Dobbins finally withdrew her daughter from the troop after being told that she “just didn’t seem ready for Girl Scouts.” The result is one hurt girl who misses her friends and who doesn’t understand why she cannot return to scouting — and a troop full of girls who were denied an occasion to grow in mind, spirit and heart.
What a missed opportunity. What better way to learn courage than to confront something different from your own experience? What better way to learn confidence than to teach and help another person? What better way to learn character than to befriend someone who needs help and kindness?
And the girls could have earned badges — in such available areas as Celebrating People, Communication, and Healthy Relationships. These badges encourage Girl Scouts to focus on their relationships with others who are close to them or part of their community.
According to Girl Scouts Heart of Central California spokeswoman Alicia Allen, Girl Scouts uphold diversity. “We’re all inclusive, we don’t discriminate or preclude on the basis of disability, race, religion or sexual orientation,” says Allen. “Our goal is to ensure that every girl and volunteer has a great experience in the program.”
Well, Elyce Dobbins’ daughter did not. And the members of the Alta Sierra troop lost out, too. It appears they were not encouraged, at least in this instance, to practice the Girl Scout Law — to be “friendly and helpful, considerate and caring … and be a sister to every Girl Scout.”
It is not always easy to deal with children with disabilities.

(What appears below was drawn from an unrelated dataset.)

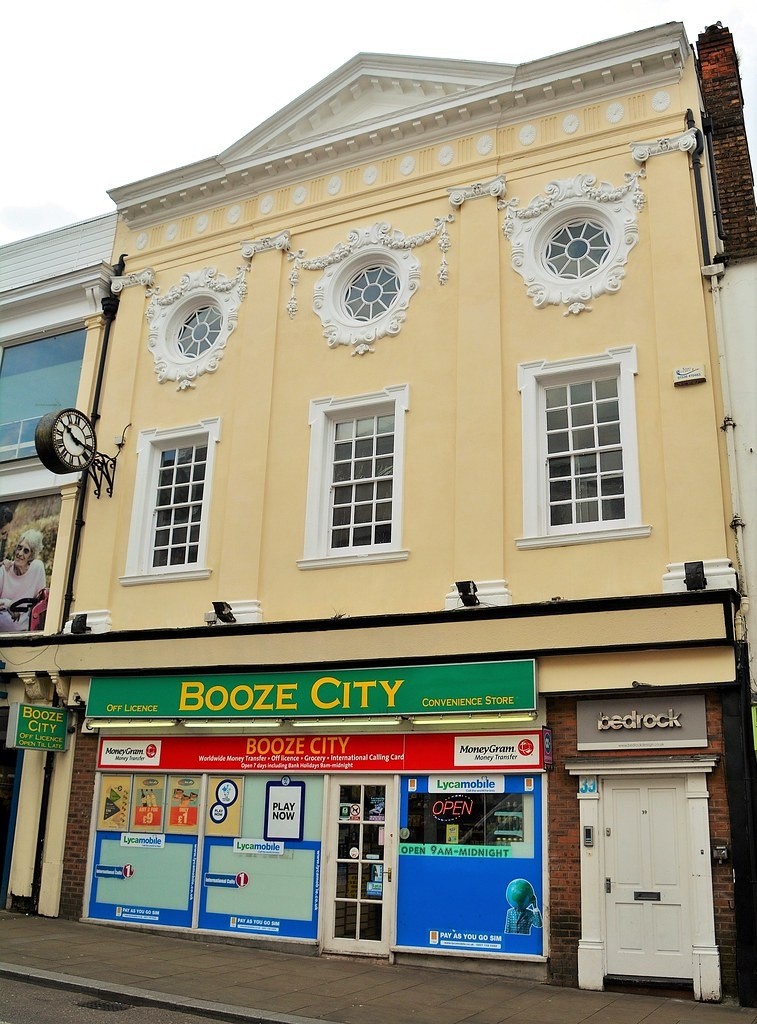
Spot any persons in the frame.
[0,506,46,632]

Perhaps scout leaders need more training to supervise kids from all backgrounds, experiences and physical challenges. Perhaps there needs to be more oversight by the local council that oversees the 2,500 troops in Northern California.
Most of all, there should not be closed doors, silence, or lack of closure. Dobbin’s daughter continues to ask her mother why she is not going to Girl Scouts and when she will be going again. We wonder the same thing.
This editorial represents the views of The Union Editorial Board, which is comprised of members of The Union staff, as well as informed members of the community.